Tuesday, October 1, 2024

All That's Past is Prologue

Sometimes I wonder if Blizzard's legacy of an RTS game developer has unduly influenced their World of Warcraft expansion design.

Oh, not that WoW is going to turn into an RTS, despite what a subset of the player base might want, but where --or more precisely who-- the emphasis is on in an expansion.

Compared to some RTS games, such as Age of Empires, Blizzard's RTS design incorporates leaders into a story and makes them the central part of the story the Warcraft and Starcraft games told.

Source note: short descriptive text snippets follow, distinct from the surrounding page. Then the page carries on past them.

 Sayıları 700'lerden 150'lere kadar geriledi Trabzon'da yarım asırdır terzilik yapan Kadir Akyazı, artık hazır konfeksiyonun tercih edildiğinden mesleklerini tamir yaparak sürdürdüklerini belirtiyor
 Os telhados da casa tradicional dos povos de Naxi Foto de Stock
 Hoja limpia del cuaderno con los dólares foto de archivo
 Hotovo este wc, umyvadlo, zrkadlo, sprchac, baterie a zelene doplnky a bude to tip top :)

Sure, you're there as the player, but the story revolves around these central characters. 

From Starcraft Remastered, you can
see that the leaders are incorporated into the
mission design and not just cutscenes.
From resetera.

Not only did the polish and gameplay set Blizzard's RTS games apart, but the stories they told influenced their design of the Diablo games as an action RPG with a defined plot.*

From Diablo 2 Resurrected.
Screencap from Ars Technica.

Blizzard's second last RTS game, Warcraft III, went all in on the story and leaders, where more RPG elements were added into the RTS design than ever before, more tightly integrating the story with the RTS game itself. 

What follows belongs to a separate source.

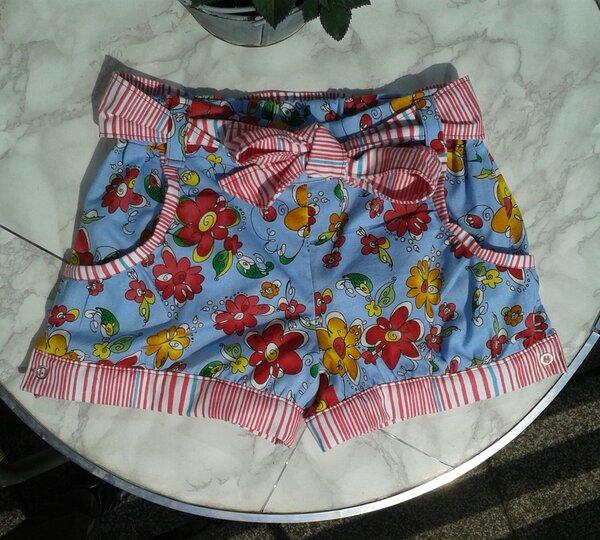 Shorts aus Baumwollgewebe Gr. 116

So Blizzard did something unexpected, they pivoted and created an MMO that doesn't have any of those central design tenets.

***

The release of Vanilla World of Warcraft was not only a departure from Blizzard's RTS core, but a change in design emphasis. Sure, there are faction leaders and other important personnel around throughout Azeroth, but the game design didn't revolve around them. There wasn't a main story in the same way that other Blizzard designs had, but a bunch of smaller stories that were strung together with quest chains. Instead of a tightly integrated story with an emphasis on the leaders as main characters, the player was the main character in a vast world with minimal emphasis on the heroics of the few people in charge.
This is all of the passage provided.